== BLOK TEKS

Vali Nasr, intelektual muda Syiah yang moderat dalam bukunya Shiah Revival (edisi Indonesia “Kebangkitan Syiah, Islam, Konflik dan Masa Depan) membedah kondisi di dalam internal Revolusi 1979. Khomeini sesungguhnya sadar, betapa sulit untuk dapat diterima sebagai pemimpin Islam di kalangan Sunni.
Meski momentumnya cukup tepat, di saat kaum Muslimin merindukan kejayaan di saat keterpurukan di bawah bayang-bayang imperialism Barat. Namun, Sunni yang sekian lama dalam sejarah menjadi rival teologi dan politik tidak lah mudah diajak dalam satu garis pengendalian politik. Maka, dagangan politik yang ditawarkan adalah mencitrakan Iran sebagai pengawal terdepan revolusi Islam dunia.
Khomeini kemudian mencitrakan diri sebagai ikon penentang Barat dan lebih anti-Israel daripada Barat, dan fokus pada gerakan Islam tentang perlawanan terhadap orang luar. Menurut Vali Nasr ambisi Khomeini tersebut dalam rangka agar diterima sebagai pemimpin Muslim dunia, serta menyatukan Syiah dan Sunni di bawah jubahnya. Ia membuaat strategi metode pendekatan (taqrib) Sunnah-Syiah, dan mencitrakan kesan netral dan menciptakan common enemy (yaitu AS dan Barat).
Kedok Khomeini lambat laun terkuak. ketika ada tawaran damai perang panjang Iran-Irak, Khomeini menolaknya dengan mengibaratkan seperti minum racun. Isu anti-Amerika dan Israel yang digaungkan di dunia Islam tiba-tiba menciut ketika terkuak skandal “Iran-Gate”. Kasus pembelian senjata Iran kepada Isrel secara diam-diam. Bahkan jual beli senjata selama perang dengan Irak tersebut melibatkan AS. Ada sesuatu yang tertupi dan sengaja diburamkan di sini. Ketika Khomeini ditawari damai dengan Irak, ia menjawab bahwa damai dengan Iran yang Sunni itu seperti minum racun.
Tanda tanya menjadi besar, ketika ada kabar guru Khomeini, Ayatullah Abul Qisim Kashani, disebut-sebut sebagai agen CIA dalam buku Devil’s Game Orkestra IblisIi). Revolusi Iran memang penuh dengan tanda-tanya dan inkonsistensi.

====
== DATA YANG DIBERIKAN

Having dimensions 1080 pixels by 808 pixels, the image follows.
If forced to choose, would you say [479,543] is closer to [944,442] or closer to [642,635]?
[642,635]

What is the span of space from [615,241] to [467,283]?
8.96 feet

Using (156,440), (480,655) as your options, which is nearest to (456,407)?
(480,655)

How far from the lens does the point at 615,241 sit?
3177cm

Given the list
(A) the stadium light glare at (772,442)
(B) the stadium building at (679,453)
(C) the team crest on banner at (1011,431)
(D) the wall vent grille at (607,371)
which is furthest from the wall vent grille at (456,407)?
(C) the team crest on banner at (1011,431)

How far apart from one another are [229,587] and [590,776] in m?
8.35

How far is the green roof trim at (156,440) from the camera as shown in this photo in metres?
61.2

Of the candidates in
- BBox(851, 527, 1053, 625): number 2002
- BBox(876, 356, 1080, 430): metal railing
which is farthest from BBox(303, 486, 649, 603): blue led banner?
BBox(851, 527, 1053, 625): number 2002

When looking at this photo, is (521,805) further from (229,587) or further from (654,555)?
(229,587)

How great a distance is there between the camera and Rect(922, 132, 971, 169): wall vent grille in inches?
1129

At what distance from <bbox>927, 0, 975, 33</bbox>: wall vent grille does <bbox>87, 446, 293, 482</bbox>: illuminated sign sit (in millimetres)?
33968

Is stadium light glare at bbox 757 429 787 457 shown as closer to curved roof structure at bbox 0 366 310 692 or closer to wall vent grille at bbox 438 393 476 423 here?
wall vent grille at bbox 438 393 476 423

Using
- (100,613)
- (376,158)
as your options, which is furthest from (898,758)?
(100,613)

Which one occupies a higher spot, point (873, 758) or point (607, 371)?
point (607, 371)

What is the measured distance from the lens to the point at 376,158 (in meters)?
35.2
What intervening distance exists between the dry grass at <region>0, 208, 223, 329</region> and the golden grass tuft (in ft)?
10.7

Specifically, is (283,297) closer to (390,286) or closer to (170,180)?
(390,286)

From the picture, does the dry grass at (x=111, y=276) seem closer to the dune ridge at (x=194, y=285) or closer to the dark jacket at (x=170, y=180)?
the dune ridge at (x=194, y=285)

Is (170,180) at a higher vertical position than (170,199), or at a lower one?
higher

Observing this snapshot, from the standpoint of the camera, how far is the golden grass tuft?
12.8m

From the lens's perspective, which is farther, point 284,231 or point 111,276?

====

SOAL UNTUK DIKERJAKAN
[A] Menurut blok teks, siapa yang dijadikan musuh bersama dalam strategi pendekatan Sunnah-Syiah yang dibuat Khomeini?
[B] Hitung berapa baris pada data di atas yang memuat string "Using". Jawab dengan angkanya saja.

HASIL PER SOAL
[A] AS dan Barat.

[B] 2